Data to process:
- - - - - - -
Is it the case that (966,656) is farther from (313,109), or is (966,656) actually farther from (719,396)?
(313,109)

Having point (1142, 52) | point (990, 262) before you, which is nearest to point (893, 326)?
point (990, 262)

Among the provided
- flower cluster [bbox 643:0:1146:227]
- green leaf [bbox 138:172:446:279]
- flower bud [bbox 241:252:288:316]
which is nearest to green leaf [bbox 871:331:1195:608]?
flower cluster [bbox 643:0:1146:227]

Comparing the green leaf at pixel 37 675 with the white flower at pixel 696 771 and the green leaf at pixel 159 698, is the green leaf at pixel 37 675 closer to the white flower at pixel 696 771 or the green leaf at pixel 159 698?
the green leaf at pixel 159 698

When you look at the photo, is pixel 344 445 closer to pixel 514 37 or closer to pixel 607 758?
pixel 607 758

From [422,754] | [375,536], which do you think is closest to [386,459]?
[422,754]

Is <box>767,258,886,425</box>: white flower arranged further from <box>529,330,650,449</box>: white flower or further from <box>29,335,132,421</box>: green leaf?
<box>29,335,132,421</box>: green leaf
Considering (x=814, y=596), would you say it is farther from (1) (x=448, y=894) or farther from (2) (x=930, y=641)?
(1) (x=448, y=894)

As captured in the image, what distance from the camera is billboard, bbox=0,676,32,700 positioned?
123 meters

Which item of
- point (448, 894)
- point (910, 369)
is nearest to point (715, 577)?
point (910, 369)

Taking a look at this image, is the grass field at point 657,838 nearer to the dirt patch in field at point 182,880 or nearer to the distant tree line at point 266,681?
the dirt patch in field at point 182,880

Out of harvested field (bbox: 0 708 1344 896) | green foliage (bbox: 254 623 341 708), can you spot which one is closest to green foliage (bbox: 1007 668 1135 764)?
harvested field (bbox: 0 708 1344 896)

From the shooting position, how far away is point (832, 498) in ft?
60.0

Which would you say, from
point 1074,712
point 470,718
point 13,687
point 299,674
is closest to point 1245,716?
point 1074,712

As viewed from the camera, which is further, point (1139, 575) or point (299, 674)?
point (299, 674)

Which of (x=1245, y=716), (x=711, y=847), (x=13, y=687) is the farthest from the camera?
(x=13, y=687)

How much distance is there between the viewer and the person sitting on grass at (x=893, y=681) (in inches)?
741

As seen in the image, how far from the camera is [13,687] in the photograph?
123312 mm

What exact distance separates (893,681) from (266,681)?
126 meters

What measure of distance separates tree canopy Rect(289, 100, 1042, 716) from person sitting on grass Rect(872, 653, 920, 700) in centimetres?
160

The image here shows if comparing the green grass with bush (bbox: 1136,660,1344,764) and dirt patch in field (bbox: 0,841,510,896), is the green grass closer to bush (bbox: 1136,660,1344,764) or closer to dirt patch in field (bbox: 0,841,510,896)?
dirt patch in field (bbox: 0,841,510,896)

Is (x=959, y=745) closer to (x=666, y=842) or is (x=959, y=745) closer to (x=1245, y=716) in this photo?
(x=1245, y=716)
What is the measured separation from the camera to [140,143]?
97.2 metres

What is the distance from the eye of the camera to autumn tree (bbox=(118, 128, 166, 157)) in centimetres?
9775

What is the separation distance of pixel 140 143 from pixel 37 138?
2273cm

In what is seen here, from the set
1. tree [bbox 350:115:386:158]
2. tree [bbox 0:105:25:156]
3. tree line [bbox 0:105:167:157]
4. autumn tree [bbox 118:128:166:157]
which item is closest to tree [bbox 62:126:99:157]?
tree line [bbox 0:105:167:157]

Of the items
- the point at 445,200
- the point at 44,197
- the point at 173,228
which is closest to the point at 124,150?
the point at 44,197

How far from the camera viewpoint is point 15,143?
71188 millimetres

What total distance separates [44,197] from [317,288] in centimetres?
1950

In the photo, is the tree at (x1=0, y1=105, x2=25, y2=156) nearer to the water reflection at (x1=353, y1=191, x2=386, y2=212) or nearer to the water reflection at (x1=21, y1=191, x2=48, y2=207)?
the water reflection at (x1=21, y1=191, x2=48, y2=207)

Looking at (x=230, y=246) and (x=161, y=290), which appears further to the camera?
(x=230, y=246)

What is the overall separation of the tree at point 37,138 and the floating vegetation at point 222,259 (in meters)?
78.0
- - - - - - -
Work required:
Retype all of the material above word for word, line by line, without changing anything.

Task response:
Is it the case that (966,656) is farther from (313,109), or is (966,656) actually farther from (719,396)?
(313,109)

Having point (1142, 52) | point (990, 262) before you, which is nearest to point (893, 326)?
point (990, 262)

Among the provided
- flower cluster [bbox 643:0:1146:227]
- green leaf [bbox 138:172:446:279]
- flower bud [bbox 241:252:288:316]
which is nearest to green leaf [bbox 871:331:1195:608]?
flower cluster [bbox 643:0:1146:227]

Comparing the green leaf at pixel 37 675 with the white flower at pixel 696 771 and the green leaf at pixel 159 698, is the green leaf at pixel 37 675 closer to the white flower at pixel 696 771 or the green leaf at pixel 159 698?
the green leaf at pixel 159 698

When you look at the photo, is pixel 344 445 closer to pixel 514 37 or closer to pixel 607 758?
pixel 607 758

From [422,754] | [375,536], which do you think is closest to [386,459]?
[422,754]

Is <box>767,258,886,425</box>: white flower arranged further from <box>529,330,650,449</box>: white flower or further from <box>29,335,132,421</box>: green leaf?
<box>29,335,132,421</box>: green leaf
Considering (x=814, y=596), would you say it is farther from (1) (x=448, y=894) or farther from (2) (x=930, y=641)?
(1) (x=448, y=894)

As captured in the image, what distance from the camera is billboard, bbox=0,676,32,700 positioned?
123 meters

Which item of
- point (448, 894)
- point (910, 369)
is nearest to point (715, 577)?
point (910, 369)

Taking a look at this image, is the grass field at point 657,838 nearer to the dirt patch in field at point 182,880 or nearer to the distant tree line at point 266,681?
the dirt patch in field at point 182,880

Out of harvested field (bbox: 0 708 1344 896) | green foliage (bbox: 254 623 341 708), can you spot which one is closest to green foliage (bbox: 1007 668 1135 764)?
harvested field (bbox: 0 708 1344 896)

From the shooting position, how far away is point (832, 498) in ft?
60.0

Which would you say, from
point 1074,712
point 470,718
point 13,687
point 299,674
is closest to point 1245,716?
point 1074,712

As viewed from the camera, which is further, point (1139, 575) or point (299, 674)?
point (299, 674)

Which of (x=1245, y=716), (x=711, y=847), (x=13, y=687) is the farthest from the camera?
(x=13, y=687)

How much distance is there between the viewer and the person sitting on grass at (x=893, y=681) (in inches)?
741

As seen in the image, how far from the camera is [13,687] in the photograph?
123312 mm

What exact distance separates (893,681) from (266,681)?
126 meters

What measure of distance separates tree canopy Rect(289, 100, 1042, 716) from person sitting on grass Rect(872, 653, 920, 700) in centimetres?
160

The image here shows if comparing the green grass with bush (bbox: 1136,660,1344,764) and dirt patch in field (bbox: 0,841,510,896), is the green grass closer to bush (bbox: 1136,660,1344,764) or closer to dirt patch in field (bbox: 0,841,510,896)?
dirt patch in field (bbox: 0,841,510,896)

Is (x=959, y=745) closer to (x=666, y=842) or is (x=959, y=745) closer to (x=1245, y=716) in this photo?
(x=1245, y=716)
What is the measured separation from the camera to [140,143]?
97.2 metres

What is the distance from the eye of the camera to autumn tree (bbox=(118, 128, 166, 157)) in centimetres?
9775

What is the separation distance of pixel 140 143 from pixel 37 138?
2273cm

In what is seen here, from the set
1. tree [bbox 350:115:386:158]
2. tree [bbox 0:105:25:156]
3. tree line [bbox 0:105:167:157]
4. autumn tree [bbox 118:128:166:157]
which item is closest to tree [bbox 62:126:99:157]?
tree line [bbox 0:105:167:157]

Of the items
- the point at 445,200
- the point at 44,197
- the point at 173,228
which is closest to the point at 124,150?
the point at 44,197

How far from the camera viewpoint is point 15,143?
71188 millimetres

What total distance separates [44,197] from [317,288] in centimetres?
1950

In the photo, is the tree at (x1=0, y1=105, x2=25, y2=156) nearer to the water reflection at (x1=353, y1=191, x2=386, y2=212) or nearer to the water reflection at (x1=21, y1=191, x2=48, y2=207)?
the water reflection at (x1=21, y1=191, x2=48, y2=207)

Looking at (x=230, y=246) and (x=161, y=290), which appears further to the camera?
(x=230, y=246)

What is the overall separation of the tree at point 37,138 and the floating vegetation at point 222,259 (in meters)?
78.0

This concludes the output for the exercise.